Recently it has been brought to my attention through a series of events that I am not who I say I am or the person a certain someone thought I was...
That I use the same tactics and make girls/women feel special by making them these mixed CDs, writing cute little notes and cook for them.
Truth, maybe I do use the same tactics but each person I meet and start something with is different. And who doesn't want to treat who they're with special? No one person is the same, just like I don't treat everyone the same. Yes, certain aspects because I am a creative soul so I like making things. I make mixes because I not only enjoy music but because I like to make the people I'm with feel how I am feeling though music. I have never once re-gifted a previous mix made for someone else because they aren’t the same feelings. I couldn’t have all the same songs or letters or words for them.
For each beautiful soul that enters my life I like learning about them and opening up, sharing not only myself but the experiences and getting to know each other because even if we move on from one another at least I can say I gave them me, I showed them the real Loren and if they walk away or realize they want something else it’s because we weren’t meant for each other and I tried the best that I could and that we had our moment, that we were meant for our moment that we shared. And in those moments I am given, I will forever look into the eyes of the one I’m with and let them know that they are special and that they are the person I want to be with in that moment.
Another argument is how could I fall for someone and then walk away so easy...? Easy, I don’t like being taken advantage of, I’m tried of giving myself and watching people somersalt into their actions.

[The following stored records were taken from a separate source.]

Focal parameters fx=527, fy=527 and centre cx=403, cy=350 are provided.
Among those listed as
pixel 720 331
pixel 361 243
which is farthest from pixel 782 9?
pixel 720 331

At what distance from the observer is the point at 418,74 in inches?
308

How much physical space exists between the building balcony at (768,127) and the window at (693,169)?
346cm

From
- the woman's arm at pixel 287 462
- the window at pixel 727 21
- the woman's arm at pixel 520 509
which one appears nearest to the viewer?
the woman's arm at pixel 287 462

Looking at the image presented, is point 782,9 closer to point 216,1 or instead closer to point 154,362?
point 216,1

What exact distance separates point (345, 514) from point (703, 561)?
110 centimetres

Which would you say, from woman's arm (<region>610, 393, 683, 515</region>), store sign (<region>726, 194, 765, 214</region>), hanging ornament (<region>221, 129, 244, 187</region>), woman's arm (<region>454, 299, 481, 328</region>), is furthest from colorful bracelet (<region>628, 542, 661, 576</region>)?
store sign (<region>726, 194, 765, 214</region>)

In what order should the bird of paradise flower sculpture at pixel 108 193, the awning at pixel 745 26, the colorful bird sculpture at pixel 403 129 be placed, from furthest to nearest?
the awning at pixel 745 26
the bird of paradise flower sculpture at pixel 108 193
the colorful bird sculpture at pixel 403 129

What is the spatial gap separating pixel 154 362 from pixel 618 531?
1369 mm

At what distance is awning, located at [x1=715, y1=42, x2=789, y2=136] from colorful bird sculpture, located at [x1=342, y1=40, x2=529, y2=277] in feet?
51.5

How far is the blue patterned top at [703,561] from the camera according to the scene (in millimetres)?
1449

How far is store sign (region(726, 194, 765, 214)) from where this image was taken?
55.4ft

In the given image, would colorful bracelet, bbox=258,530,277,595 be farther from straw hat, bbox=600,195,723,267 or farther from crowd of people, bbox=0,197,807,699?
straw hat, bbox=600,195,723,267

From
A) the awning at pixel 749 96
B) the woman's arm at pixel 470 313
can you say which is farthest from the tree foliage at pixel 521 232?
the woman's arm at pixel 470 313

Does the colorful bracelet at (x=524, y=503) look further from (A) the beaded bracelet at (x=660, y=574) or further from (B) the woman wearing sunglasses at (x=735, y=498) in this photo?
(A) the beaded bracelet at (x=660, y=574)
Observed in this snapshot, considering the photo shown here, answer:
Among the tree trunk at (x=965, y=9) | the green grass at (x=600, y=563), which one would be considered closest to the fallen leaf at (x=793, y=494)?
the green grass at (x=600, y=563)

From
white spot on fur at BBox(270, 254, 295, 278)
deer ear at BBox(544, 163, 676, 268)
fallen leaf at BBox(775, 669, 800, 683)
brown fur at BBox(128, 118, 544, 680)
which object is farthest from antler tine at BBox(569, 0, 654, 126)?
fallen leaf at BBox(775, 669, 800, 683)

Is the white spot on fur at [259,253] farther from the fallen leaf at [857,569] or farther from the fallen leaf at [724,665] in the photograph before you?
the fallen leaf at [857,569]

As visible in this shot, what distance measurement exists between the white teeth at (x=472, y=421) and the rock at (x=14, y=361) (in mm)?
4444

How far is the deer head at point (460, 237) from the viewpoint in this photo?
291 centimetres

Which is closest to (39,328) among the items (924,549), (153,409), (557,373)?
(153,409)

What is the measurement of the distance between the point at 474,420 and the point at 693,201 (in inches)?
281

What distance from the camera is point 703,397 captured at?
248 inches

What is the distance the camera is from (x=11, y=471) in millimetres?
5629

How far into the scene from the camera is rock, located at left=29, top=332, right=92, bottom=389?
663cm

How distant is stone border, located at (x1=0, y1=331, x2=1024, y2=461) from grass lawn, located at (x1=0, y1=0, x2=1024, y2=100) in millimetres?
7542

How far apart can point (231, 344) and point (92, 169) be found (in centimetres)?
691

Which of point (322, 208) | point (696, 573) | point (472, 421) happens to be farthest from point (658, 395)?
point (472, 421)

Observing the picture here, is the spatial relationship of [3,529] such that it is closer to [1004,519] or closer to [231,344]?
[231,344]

Don’t share things with me and have an underlining issues that you don’t let surface till after sharing parts of yourself with me. I realize we will have many people enter our lives who will excite us, challenge us, frustrate us, make us laugh till we feel like we have a six pack and when we do, I fully embrace it for I want to grow and know what it is like to feel. But when I think about who I want to be with at the end of my days it’s someone who is going to make me smile and reflect on the world not having to argue, yell at or wonder what if you are telling me the truth or are you yet again fabricating the truth. I want to end up with my best friend and when you are best friends things fall into place giving you a feeling of peace. Yes, I know there will be ups and down for nothing is ever easy because “anything worth having isn’t easy and anything easy isn’t worth having.”
All in all, I am happy the way I treat women and if someone thinks I don’t... then it’s their loss.
Totally needed to read this today. Keep it up! Awesome and true.